**Information**

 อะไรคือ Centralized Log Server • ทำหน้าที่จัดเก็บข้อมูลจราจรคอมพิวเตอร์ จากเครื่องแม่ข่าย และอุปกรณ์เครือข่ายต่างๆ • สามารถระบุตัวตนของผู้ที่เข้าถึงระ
---
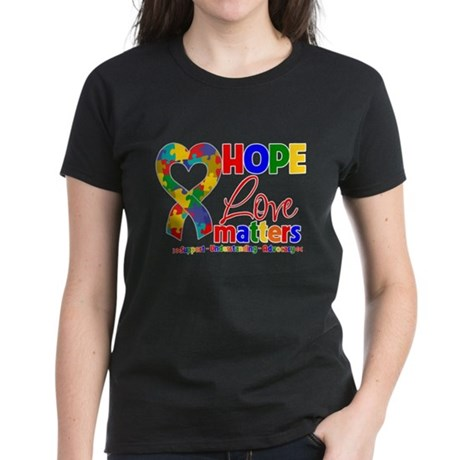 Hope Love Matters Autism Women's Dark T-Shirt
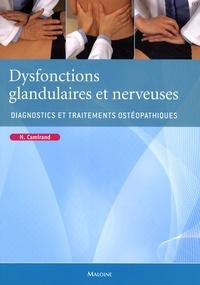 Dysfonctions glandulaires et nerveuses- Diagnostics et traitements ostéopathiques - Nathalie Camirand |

**What needs to be done**
The result should be an exact copy of only the lines above from the one that holds "Hope Love Matters" through the one that holds "Dysfonctions glandulaires et", both ends included, without pictures.

**Answer section**
 Hope Love Matters Autism Women's Dark T-Shirt
 Dysfonctions glandulaires et nerveuses- Diagnostics et traitements ostéopathiques - Nathalie Camirand |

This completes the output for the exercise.